= CONSIGNE =
Selon l'extrait sur la Corée du Nord, quel cargo nord-coréen la Chine a-t-elle refoulé, et dans quel port ?

= EXTRAIT DU DOCUMENT =
━━━

Politique : Quatre dossiers brûlants

Corée du Nord  

Sujet diplomatiques du moment, le Pays du Matin Calme fut évoqué en marge de la session (7 mars) par Wang Yi, ministre des Affaires étrangères, suite aux lourdes sanctions de l’ONU dont il est frappé (à l’initiative sino-américaine) en rétorsion de ses récents essais nucléaires. Pékin applique pour l’instant ces sanctions destinées à forcer son voisin à revenir à la table des négociations.

Depuis mars, la Chine a cessé ses importations de charbon et ses transferts bancaires vers la Corée du Nord, et a déjà refoulé au moins trois cargos nord-coréens (dont le « Grand Karo » à Rizhao, Shandong). Mais Wang Yi le réaffirme, la manière forte voulue par Washington ne marchera pas. Pyongyang est trop immergée dans sa vision autiste d’elle-même pour reculer, et n’a rien à perdre. Si la situation devient incontrôlable, la Chine « ne restera pas les bras croisés ». Son souci s’est renforcé suite aux manœuvres USA-Corée du Sud (7 mars, 315.000 hommes), et au projet d’installation anti-missile américaine THAAD en Corée du Sud. Quoique d’accord avec B. Obama sur l’objectif de dénucléarisation de la péninsule, Pékin est en désaccord avec les méthodes, s’inquiète et ne contrôle rien.

Libérations discrètes !

━━━

= DONNÉES EXTRAITES =
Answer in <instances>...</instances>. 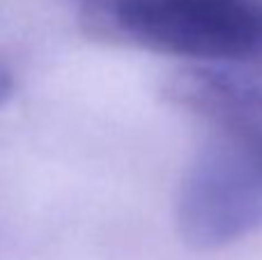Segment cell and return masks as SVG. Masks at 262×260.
<instances>
[{"instance_id":"cell-1","label":"cell","mask_w":262,"mask_h":260,"mask_svg":"<svg viewBox=\"0 0 262 260\" xmlns=\"http://www.w3.org/2000/svg\"><path fill=\"white\" fill-rule=\"evenodd\" d=\"M81 30L200 67H262V0H85Z\"/></svg>"},{"instance_id":"cell-2","label":"cell","mask_w":262,"mask_h":260,"mask_svg":"<svg viewBox=\"0 0 262 260\" xmlns=\"http://www.w3.org/2000/svg\"><path fill=\"white\" fill-rule=\"evenodd\" d=\"M175 224L198 251H216L255 233L262 228V164L216 136L182 175Z\"/></svg>"},{"instance_id":"cell-3","label":"cell","mask_w":262,"mask_h":260,"mask_svg":"<svg viewBox=\"0 0 262 260\" xmlns=\"http://www.w3.org/2000/svg\"><path fill=\"white\" fill-rule=\"evenodd\" d=\"M163 99L209 124L262 164V76L230 67H186L163 83Z\"/></svg>"},{"instance_id":"cell-4","label":"cell","mask_w":262,"mask_h":260,"mask_svg":"<svg viewBox=\"0 0 262 260\" xmlns=\"http://www.w3.org/2000/svg\"><path fill=\"white\" fill-rule=\"evenodd\" d=\"M12 95H14V76H12V72L0 62V106L7 104Z\"/></svg>"}]
</instances>
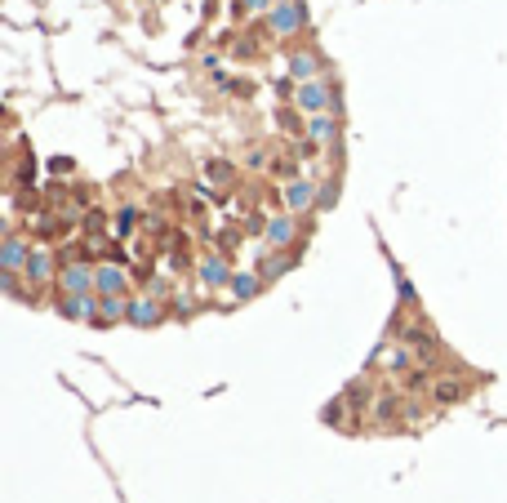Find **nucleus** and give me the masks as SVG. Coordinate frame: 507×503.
<instances>
[{"mask_svg": "<svg viewBox=\"0 0 507 503\" xmlns=\"http://www.w3.org/2000/svg\"><path fill=\"white\" fill-rule=\"evenodd\" d=\"M302 27V5L298 0H280V5L272 9V31H280V36H290V31Z\"/></svg>", "mask_w": 507, "mask_h": 503, "instance_id": "nucleus-1", "label": "nucleus"}, {"mask_svg": "<svg viewBox=\"0 0 507 503\" xmlns=\"http://www.w3.org/2000/svg\"><path fill=\"white\" fill-rule=\"evenodd\" d=\"M27 267H31V276H45V272H49V259H45V254H31Z\"/></svg>", "mask_w": 507, "mask_h": 503, "instance_id": "nucleus-10", "label": "nucleus"}, {"mask_svg": "<svg viewBox=\"0 0 507 503\" xmlns=\"http://www.w3.org/2000/svg\"><path fill=\"white\" fill-rule=\"evenodd\" d=\"M307 200H312V188H307V183H294V188H290V205H307Z\"/></svg>", "mask_w": 507, "mask_h": 503, "instance_id": "nucleus-5", "label": "nucleus"}, {"mask_svg": "<svg viewBox=\"0 0 507 503\" xmlns=\"http://www.w3.org/2000/svg\"><path fill=\"white\" fill-rule=\"evenodd\" d=\"M236 294H254V276H236Z\"/></svg>", "mask_w": 507, "mask_h": 503, "instance_id": "nucleus-12", "label": "nucleus"}, {"mask_svg": "<svg viewBox=\"0 0 507 503\" xmlns=\"http://www.w3.org/2000/svg\"><path fill=\"white\" fill-rule=\"evenodd\" d=\"M84 281H89L84 272H67V285H76V290H84Z\"/></svg>", "mask_w": 507, "mask_h": 503, "instance_id": "nucleus-13", "label": "nucleus"}, {"mask_svg": "<svg viewBox=\"0 0 507 503\" xmlns=\"http://www.w3.org/2000/svg\"><path fill=\"white\" fill-rule=\"evenodd\" d=\"M307 129H312V139H334V129H338V125L329 121V116H312V125H307Z\"/></svg>", "mask_w": 507, "mask_h": 503, "instance_id": "nucleus-4", "label": "nucleus"}, {"mask_svg": "<svg viewBox=\"0 0 507 503\" xmlns=\"http://www.w3.org/2000/svg\"><path fill=\"white\" fill-rule=\"evenodd\" d=\"M329 98H334V94H329L325 85H320V80H307V85L298 90V107H307V112H320V107L329 103Z\"/></svg>", "mask_w": 507, "mask_h": 503, "instance_id": "nucleus-2", "label": "nucleus"}, {"mask_svg": "<svg viewBox=\"0 0 507 503\" xmlns=\"http://www.w3.org/2000/svg\"><path fill=\"white\" fill-rule=\"evenodd\" d=\"M223 276H227L223 263H205V281H223Z\"/></svg>", "mask_w": 507, "mask_h": 503, "instance_id": "nucleus-11", "label": "nucleus"}, {"mask_svg": "<svg viewBox=\"0 0 507 503\" xmlns=\"http://www.w3.org/2000/svg\"><path fill=\"white\" fill-rule=\"evenodd\" d=\"M5 263H9V267H18V263H23V245H18V241H9V245H5Z\"/></svg>", "mask_w": 507, "mask_h": 503, "instance_id": "nucleus-8", "label": "nucleus"}, {"mask_svg": "<svg viewBox=\"0 0 507 503\" xmlns=\"http://www.w3.org/2000/svg\"><path fill=\"white\" fill-rule=\"evenodd\" d=\"M98 285H103V290H121V272H107L103 267V272H98Z\"/></svg>", "mask_w": 507, "mask_h": 503, "instance_id": "nucleus-7", "label": "nucleus"}, {"mask_svg": "<svg viewBox=\"0 0 507 503\" xmlns=\"http://www.w3.org/2000/svg\"><path fill=\"white\" fill-rule=\"evenodd\" d=\"M290 72H294V76H312V72H316V54H294V58H290Z\"/></svg>", "mask_w": 507, "mask_h": 503, "instance_id": "nucleus-3", "label": "nucleus"}, {"mask_svg": "<svg viewBox=\"0 0 507 503\" xmlns=\"http://www.w3.org/2000/svg\"><path fill=\"white\" fill-rule=\"evenodd\" d=\"M272 241H290V219H276L272 223Z\"/></svg>", "mask_w": 507, "mask_h": 503, "instance_id": "nucleus-9", "label": "nucleus"}, {"mask_svg": "<svg viewBox=\"0 0 507 503\" xmlns=\"http://www.w3.org/2000/svg\"><path fill=\"white\" fill-rule=\"evenodd\" d=\"M267 5V0H245V9H263Z\"/></svg>", "mask_w": 507, "mask_h": 503, "instance_id": "nucleus-14", "label": "nucleus"}, {"mask_svg": "<svg viewBox=\"0 0 507 503\" xmlns=\"http://www.w3.org/2000/svg\"><path fill=\"white\" fill-rule=\"evenodd\" d=\"M129 312H133V321H156V308L151 303H133Z\"/></svg>", "mask_w": 507, "mask_h": 503, "instance_id": "nucleus-6", "label": "nucleus"}]
</instances>
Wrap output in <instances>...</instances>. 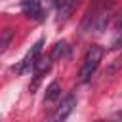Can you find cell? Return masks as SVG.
<instances>
[{
    "label": "cell",
    "mask_w": 122,
    "mask_h": 122,
    "mask_svg": "<svg viewBox=\"0 0 122 122\" xmlns=\"http://www.w3.org/2000/svg\"><path fill=\"white\" fill-rule=\"evenodd\" d=\"M21 10H23V13L27 17H30L34 21H44V17H46L38 0H23L21 2Z\"/></svg>",
    "instance_id": "obj_4"
},
{
    "label": "cell",
    "mask_w": 122,
    "mask_h": 122,
    "mask_svg": "<svg viewBox=\"0 0 122 122\" xmlns=\"http://www.w3.org/2000/svg\"><path fill=\"white\" fill-rule=\"evenodd\" d=\"M101 59H103V48L97 46V44L90 46V50H88L86 55H84L82 69H80V82H88V80L93 76V72L97 71Z\"/></svg>",
    "instance_id": "obj_1"
},
{
    "label": "cell",
    "mask_w": 122,
    "mask_h": 122,
    "mask_svg": "<svg viewBox=\"0 0 122 122\" xmlns=\"http://www.w3.org/2000/svg\"><path fill=\"white\" fill-rule=\"evenodd\" d=\"M42 44H44V40L40 38V40H38V42H36V44L32 46V50H30V51H29V53H27V55L23 57V61H21V63H19L17 67H13V71L21 74V72H27V71H29L30 67H34L36 59L40 57V51H42Z\"/></svg>",
    "instance_id": "obj_3"
},
{
    "label": "cell",
    "mask_w": 122,
    "mask_h": 122,
    "mask_svg": "<svg viewBox=\"0 0 122 122\" xmlns=\"http://www.w3.org/2000/svg\"><path fill=\"white\" fill-rule=\"evenodd\" d=\"M65 51H67V44L65 42H57L55 48H53V57H61V55H65Z\"/></svg>",
    "instance_id": "obj_9"
},
{
    "label": "cell",
    "mask_w": 122,
    "mask_h": 122,
    "mask_svg": "<svg viewBox=\"0 0 122 122\" xmlns=\"http://www.w3.org/2000/svg\"><path fill=\"white\" fill-rule=\"evenodd\" d=\"M50 65H51V57H50V55H46V57L40 55V57L36 59V63H34V67H32L34 72H36V82L40 80V76H42L44 72L50 71Z\"/></svg>",
    "instance_id": "obj_5"
},
{
    "label": "cell",
    "mask_w": 122,
    "mask_h": 122,
    "mask_svg": "<svg viewBox=\"0 0 122 122\" xmlns=\"http://www.w3.org/2000/svg\"><path fill=\"white\" fill-rule=\"evenodd\" d=\"M109 21H111V15L107 13V11H101V13H97L95 17H93V30L95 32H103L105 29H107V25H109Z\"/></svg>",
    "instance_id": "obj_6"
},
{
    "label": "cell",
    "mask_w": 122,
    "mask_h": 122,
    "mask_svg": "<svg viewBox=\"0 0 122 122\" xmlns=\"http://www.w3.org/2000/svg\"><path fill=\"white\" fill-rule=\"evenodd\" d=\"M59 95H61V86H59V82H51L48 88H46V101H57L59 99Z\"/></svg>",
    "instance_id": "obj_7"
},
{
    "label": "cell",
    "mask_w": 122,
    "mask_h": 122,
    "mask_svg": "<svg viewBox=\"0 0 122 122\" xmlns=\"http://www.w3.org/2000/svg\"><path fill=\"white\" fill-rule=\"evenodd\" d=\"M11 36H13V30H11V29H6V30L2 32V38H0V50H6V48H8Z\"/></svg>",
    "instance_id": "obj_8"
},
{
    "label": "cell",
    "mask_w": 122,
    "mask_h": 122,
    "mask_svg": "<svg viewBox=\"0 0 122 122\" xmlns=\"http://www.w3.org/2000/svg\"><path fill=\"white\" fill-rule=\"evenodd\" d=\"M76 107V97L74 95H69V97H65L63 101H61V105L53 111V114L48 118V122H65L67 120V116L72 112V109Z\"/></svg>",
    "instance_id": "obj_2"
},
{
    "label": "cell",
    "mask_w": 122,
    "mask_h": 122,
    "mask_svg": "<svg viewBox=\"0 0 122 122\" xmlns=\"http://www.w3.org/2000/svg\"><path fill=\"white\" fill-rule=\"evenodd\" d=\"M120 44H122V32H118V36H116V40L112 42V48H118Z\"/></svg>",
    "instance_id": "obj_10"
}]
</instances>
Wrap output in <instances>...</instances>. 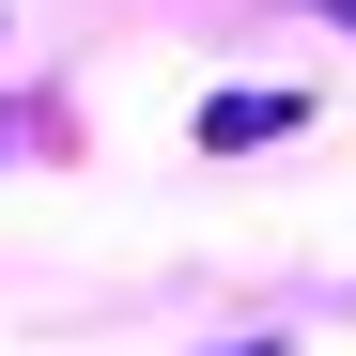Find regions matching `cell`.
<instances>
[{
  "mask_svg": "<svg viewBox=\"0 0 356 356\" xmlns=\"http://www.w3.org/2000/svg\"><path fill=\"white\" fill-rule=\"evenodd\" d=\"M325 16H341V31H356V0H325Z\"/></svg>",
  "mask_w": 356,
  "mask_h": 356,
  "instance_id": "277c9868",
  "label": "cell"
},
{
  "mask_svg": "<svg viewBox=\"0 0 356 356\" xmlns=\"http://www.w3.org/2000/svg\"><path fill=\"white\" fill-rule=\"evenodd\" d=\"M310 124V93H202V155H264Z\"/></svg>",
  "mask_w": 356,
  "mask_h": 356,
  "instance_id": "6da1fadb",
  "label": "cell"
},
{
  "mask_svg": "<svg viewBox=\"0 0 356 356\" xmlns=\"http://www.w3.org/2000/svg\"><path fill=\"white\" fill-rule=\"evenodd\" d=\"M217 356H294V341H217Z\"/></svg>",
  "mask_w": 356,
  "mask_h": 356,
  "instance_id": "3957f363",
  "label": "cell"
},
{
  "mask_svg": "<svg viewBox=\"0 0 356 356\" xmlns=\"http://www.w3.org/2000/svg\"><path fill=\"white\" fill-rule=\"evenodd\" d=\"M31 124H47V108H0V155H16V140H31Z\"/></svg>",
  "mask_w": 356,
  "mask_h": 356,
  "instance_id": "7a4b0ae2",
  "label": "cell"
}]
</instances>
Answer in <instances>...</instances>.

━━━

= RÉPONSE =
Le « Grand Karo », à Rizhao (Shandong).